Saved entries:
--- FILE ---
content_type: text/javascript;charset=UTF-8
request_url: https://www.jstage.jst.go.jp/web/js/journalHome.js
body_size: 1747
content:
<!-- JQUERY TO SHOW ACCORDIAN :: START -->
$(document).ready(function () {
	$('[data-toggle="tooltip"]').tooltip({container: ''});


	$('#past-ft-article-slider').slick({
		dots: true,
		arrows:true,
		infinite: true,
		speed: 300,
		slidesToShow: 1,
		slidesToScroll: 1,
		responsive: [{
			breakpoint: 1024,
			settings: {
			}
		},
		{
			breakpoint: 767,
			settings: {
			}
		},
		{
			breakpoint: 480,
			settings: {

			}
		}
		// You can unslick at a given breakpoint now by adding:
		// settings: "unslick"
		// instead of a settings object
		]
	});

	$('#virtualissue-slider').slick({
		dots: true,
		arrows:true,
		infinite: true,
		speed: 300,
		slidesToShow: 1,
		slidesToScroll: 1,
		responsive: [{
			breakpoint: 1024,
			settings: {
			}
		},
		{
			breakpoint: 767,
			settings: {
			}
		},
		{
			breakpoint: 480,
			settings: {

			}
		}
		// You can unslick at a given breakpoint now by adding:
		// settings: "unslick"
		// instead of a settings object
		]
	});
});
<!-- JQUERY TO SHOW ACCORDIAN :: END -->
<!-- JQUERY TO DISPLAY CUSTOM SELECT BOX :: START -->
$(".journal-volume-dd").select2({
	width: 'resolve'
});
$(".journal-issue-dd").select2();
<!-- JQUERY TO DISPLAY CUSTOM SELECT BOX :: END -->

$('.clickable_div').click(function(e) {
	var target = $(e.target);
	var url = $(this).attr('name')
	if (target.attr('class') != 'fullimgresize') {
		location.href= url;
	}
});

--

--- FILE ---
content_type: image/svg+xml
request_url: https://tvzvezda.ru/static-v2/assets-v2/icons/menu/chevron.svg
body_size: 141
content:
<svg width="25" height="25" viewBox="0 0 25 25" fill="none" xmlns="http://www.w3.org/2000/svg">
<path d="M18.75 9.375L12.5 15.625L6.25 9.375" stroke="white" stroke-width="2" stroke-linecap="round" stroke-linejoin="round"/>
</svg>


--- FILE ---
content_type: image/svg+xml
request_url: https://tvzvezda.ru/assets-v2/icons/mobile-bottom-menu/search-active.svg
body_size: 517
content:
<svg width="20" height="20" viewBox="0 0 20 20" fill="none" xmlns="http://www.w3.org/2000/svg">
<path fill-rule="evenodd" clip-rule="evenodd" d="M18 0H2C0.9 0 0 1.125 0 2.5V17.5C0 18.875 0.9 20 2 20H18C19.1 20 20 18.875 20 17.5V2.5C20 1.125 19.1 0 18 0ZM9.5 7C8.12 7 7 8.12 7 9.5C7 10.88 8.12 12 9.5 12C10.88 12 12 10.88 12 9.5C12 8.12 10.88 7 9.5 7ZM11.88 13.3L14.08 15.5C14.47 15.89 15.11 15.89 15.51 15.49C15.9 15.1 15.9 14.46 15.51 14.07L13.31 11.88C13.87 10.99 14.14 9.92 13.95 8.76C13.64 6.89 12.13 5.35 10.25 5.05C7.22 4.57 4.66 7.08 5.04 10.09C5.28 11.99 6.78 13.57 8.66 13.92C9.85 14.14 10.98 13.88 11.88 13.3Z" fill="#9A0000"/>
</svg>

Your assignment: Copy out every line from the records that has the word "DISPLAY".

Exercise output:
<!-- JQUERY TO DISPLAY CUSTOM SELECT BOX :: START -->
<!-- JQUERY TO DISPLAY CUSTOM SELECT BOX :: END -->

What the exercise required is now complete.